* start Provided text *
- Season 6 DVD cover
- Starring: Ben Savage; William Daniels; Betsy Randle; Will Friedle; Rider Strong; Danielle Fishel; Lindsay Ridgeway; Trina McGee-Davis; Maitland Ward; Matthew Lawrence; William Russ;
- No. of episodes: 22

Release
- Original network: ABC
- Original release: September 25, 1998 – May 14, 1999

Season chronology
- ← Previous Season 5 Next → Season 7

= Boy Meets World season 6 =

The sixth season of the television comedy series Boy Meets World aired between September 25, 1998 and May 14, 1999, on ABC in the United States. The season was produced by Michael Jacobs Productions and Touchstone Television with series creator Michael Jacobs as executive producer. It was broadcast as part of the ABC comedy block TGIF on Friday evenings.

== Cast ==

- Ben Savage as Cory Matthews
- William Daniels as George Feeny (Note: In previous seasons (2-5), series regulars who were not present in an episode are usually uncredited, but in this season series regulars William Daniels, Betsy Randle, Danielle Fishel, Lindsay Ridgeway, Trina McGee-Davis, Maitland Ward, Matthew Lawrence, and William Russ are credited for the episodes that they were not present in.)
- Betsy Randle as Amy Matthews
- Will Friedle as Eric Matthews
- Rider Strong as Shawn Hunter
- Danielle Fishel as Topanga Lawrence
- Lindsay Ridgeway as Morgan Matthews (Note: Credited for the episodes that he/she did not appear in.)
* end Provided text *
To-do list »
• A. In the Boy Meets World season 6 article, which two companies produced the season?
• B. Carry on the Boy Meets World season 6 article from its final line.
* start Record set *
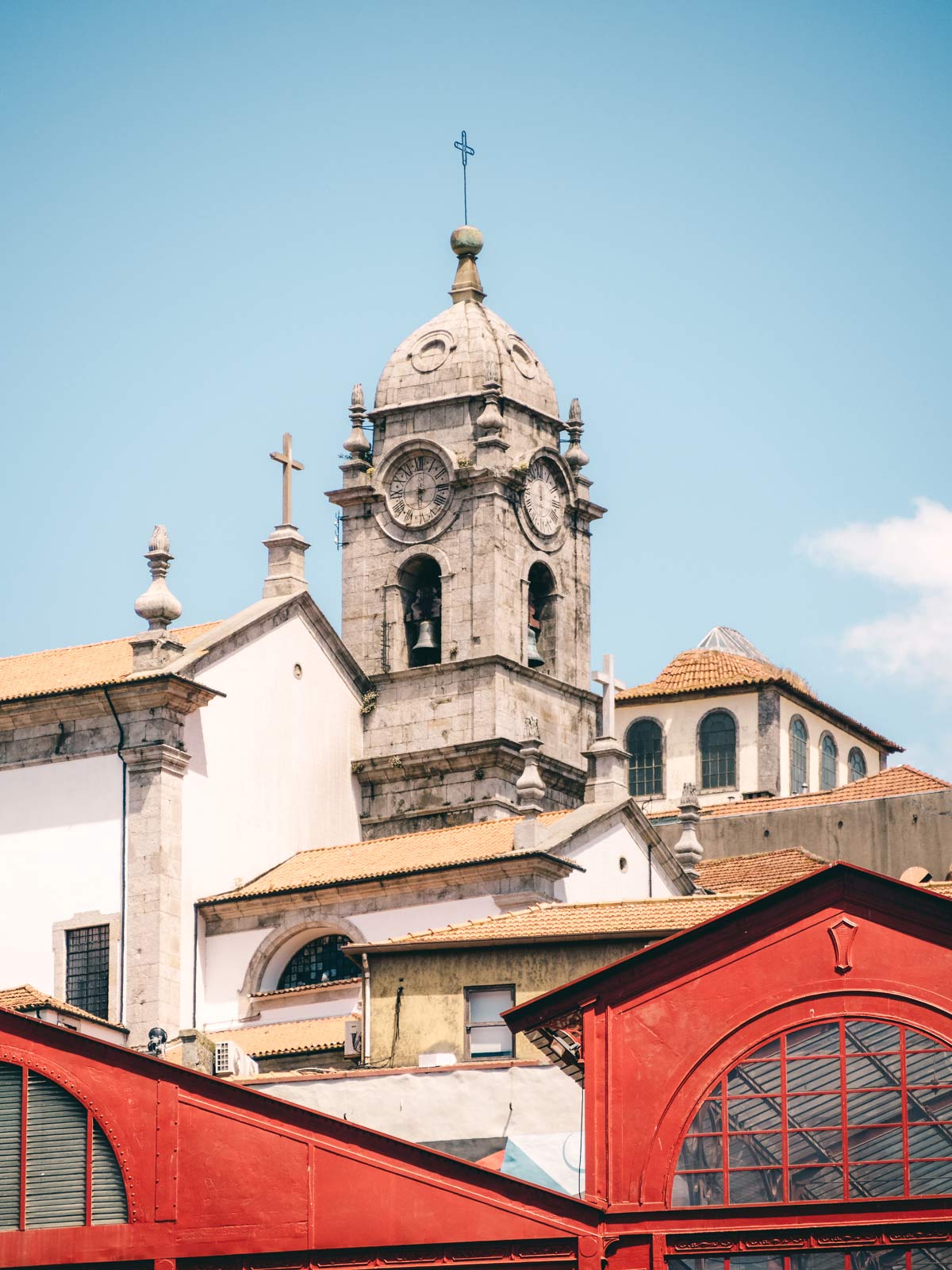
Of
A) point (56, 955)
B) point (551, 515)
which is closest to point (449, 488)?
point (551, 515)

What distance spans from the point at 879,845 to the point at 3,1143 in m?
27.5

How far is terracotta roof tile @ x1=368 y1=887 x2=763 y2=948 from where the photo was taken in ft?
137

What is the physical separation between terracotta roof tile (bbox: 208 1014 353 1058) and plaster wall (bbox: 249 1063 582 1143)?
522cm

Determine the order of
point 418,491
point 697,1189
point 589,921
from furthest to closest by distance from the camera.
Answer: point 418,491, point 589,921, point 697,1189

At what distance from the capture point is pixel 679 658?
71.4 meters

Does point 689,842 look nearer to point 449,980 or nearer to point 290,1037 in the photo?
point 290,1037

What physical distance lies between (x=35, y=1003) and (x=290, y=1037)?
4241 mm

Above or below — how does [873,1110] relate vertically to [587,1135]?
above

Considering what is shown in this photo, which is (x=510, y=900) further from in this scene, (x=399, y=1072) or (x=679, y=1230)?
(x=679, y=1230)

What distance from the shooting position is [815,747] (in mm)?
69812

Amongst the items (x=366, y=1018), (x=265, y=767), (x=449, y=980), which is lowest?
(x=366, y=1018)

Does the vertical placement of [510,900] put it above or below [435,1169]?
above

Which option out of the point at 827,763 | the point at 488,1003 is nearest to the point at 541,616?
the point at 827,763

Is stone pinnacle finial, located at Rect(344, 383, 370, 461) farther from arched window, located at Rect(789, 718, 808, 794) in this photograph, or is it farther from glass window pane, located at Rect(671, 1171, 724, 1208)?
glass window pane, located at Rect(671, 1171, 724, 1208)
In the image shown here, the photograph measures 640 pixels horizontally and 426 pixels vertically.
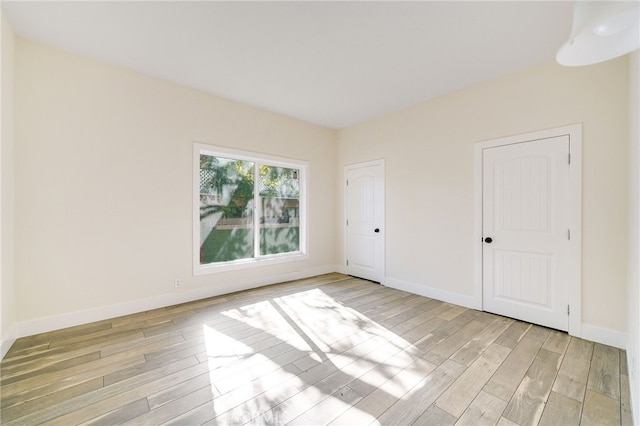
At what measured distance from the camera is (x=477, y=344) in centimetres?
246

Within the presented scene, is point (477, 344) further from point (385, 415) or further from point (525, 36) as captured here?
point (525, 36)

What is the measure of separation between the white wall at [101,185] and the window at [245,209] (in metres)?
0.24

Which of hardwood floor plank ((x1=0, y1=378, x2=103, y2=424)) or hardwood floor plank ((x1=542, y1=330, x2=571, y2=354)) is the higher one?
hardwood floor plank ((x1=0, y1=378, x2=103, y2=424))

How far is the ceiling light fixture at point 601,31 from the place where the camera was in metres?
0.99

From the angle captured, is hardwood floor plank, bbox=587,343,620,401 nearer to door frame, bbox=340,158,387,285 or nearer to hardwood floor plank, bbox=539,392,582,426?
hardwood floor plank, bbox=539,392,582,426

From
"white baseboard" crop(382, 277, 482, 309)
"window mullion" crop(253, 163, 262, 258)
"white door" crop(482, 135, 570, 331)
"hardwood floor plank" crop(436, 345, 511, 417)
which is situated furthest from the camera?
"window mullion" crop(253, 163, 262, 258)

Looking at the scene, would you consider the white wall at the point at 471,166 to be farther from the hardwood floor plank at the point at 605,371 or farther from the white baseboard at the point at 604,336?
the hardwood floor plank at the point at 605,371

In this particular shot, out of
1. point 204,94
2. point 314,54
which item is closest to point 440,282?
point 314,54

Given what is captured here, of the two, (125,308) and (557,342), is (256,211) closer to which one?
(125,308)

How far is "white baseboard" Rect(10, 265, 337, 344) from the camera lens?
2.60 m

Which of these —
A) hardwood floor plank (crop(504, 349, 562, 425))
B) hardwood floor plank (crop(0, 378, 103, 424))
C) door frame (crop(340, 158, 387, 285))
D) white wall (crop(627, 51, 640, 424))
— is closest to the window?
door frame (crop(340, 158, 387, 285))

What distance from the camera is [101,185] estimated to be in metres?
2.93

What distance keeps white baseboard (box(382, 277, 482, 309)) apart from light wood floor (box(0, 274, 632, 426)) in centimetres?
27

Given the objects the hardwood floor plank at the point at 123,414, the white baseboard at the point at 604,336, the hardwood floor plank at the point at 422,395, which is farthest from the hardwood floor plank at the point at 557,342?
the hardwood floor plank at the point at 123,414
* end Record set *
* start Record set *
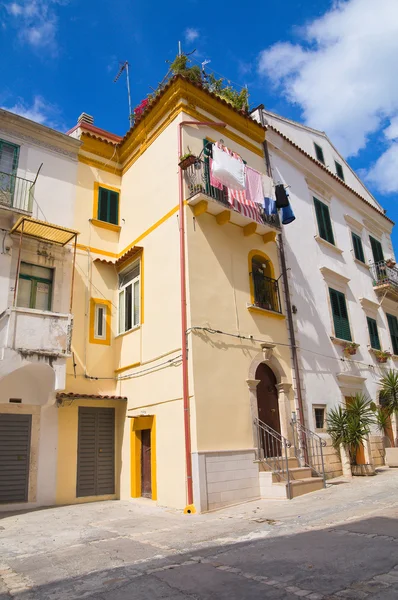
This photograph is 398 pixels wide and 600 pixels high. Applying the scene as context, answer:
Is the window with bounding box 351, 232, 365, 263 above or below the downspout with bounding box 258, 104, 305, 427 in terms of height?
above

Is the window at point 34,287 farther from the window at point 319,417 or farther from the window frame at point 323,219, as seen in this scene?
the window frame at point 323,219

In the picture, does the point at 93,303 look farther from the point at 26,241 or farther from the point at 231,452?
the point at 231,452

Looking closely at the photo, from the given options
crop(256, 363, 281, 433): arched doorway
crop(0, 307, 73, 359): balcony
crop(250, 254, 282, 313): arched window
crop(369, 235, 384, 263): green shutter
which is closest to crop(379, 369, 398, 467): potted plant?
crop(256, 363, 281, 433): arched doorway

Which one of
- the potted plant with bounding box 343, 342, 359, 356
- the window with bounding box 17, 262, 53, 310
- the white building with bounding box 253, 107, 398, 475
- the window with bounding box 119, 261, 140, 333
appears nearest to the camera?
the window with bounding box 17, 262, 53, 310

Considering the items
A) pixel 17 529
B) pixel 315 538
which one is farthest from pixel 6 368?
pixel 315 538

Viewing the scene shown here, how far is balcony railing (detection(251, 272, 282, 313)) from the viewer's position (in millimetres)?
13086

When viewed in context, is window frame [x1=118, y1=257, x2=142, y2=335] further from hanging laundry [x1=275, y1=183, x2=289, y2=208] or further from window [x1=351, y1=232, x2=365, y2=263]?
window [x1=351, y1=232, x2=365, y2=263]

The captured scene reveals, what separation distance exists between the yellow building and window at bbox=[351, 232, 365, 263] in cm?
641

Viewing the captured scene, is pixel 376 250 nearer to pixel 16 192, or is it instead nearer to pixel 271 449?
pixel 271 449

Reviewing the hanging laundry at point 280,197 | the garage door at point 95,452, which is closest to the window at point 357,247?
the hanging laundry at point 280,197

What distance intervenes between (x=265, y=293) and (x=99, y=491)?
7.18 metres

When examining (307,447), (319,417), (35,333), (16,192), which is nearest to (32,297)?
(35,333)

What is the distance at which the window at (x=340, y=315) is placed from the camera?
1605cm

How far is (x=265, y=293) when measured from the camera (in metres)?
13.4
* end Record set *
Exercise responses »
• A. Michael Jacobs Productions and Touchstone Television.

• B.
- Trina McGee-Davis as Angela Moore
- Maitland Ward as Rachel McGuire
- Matthew Lawrence as Jack Hunter
- William Russ as Alan Matthews

==Episodes==

Boy Meets World Season 6 Episodes
| No. overall | No. in season | Title | Directed by | Written by | Original release date | Prod. code | Viewers (millions) |
| 114 | 1 | "His Answer (Part 1)" | Jeff McCracken | Bob Tischler | September 25, 1998 | B766 | 13.06 |
Cory deals with the shock of Topanga's proposal. He accepts, but a less-than-positive reaction from his parents prompts them to sneak off to elope, while Eric and Jack get a new roommate named Rachel, who they immediately start competing for. To be continued... Guest stars: Bill Morey as Judge Bemis, Connie Sawyer as Foofie Note: Trina McGee-Davis and Maitland Ward join the main cast.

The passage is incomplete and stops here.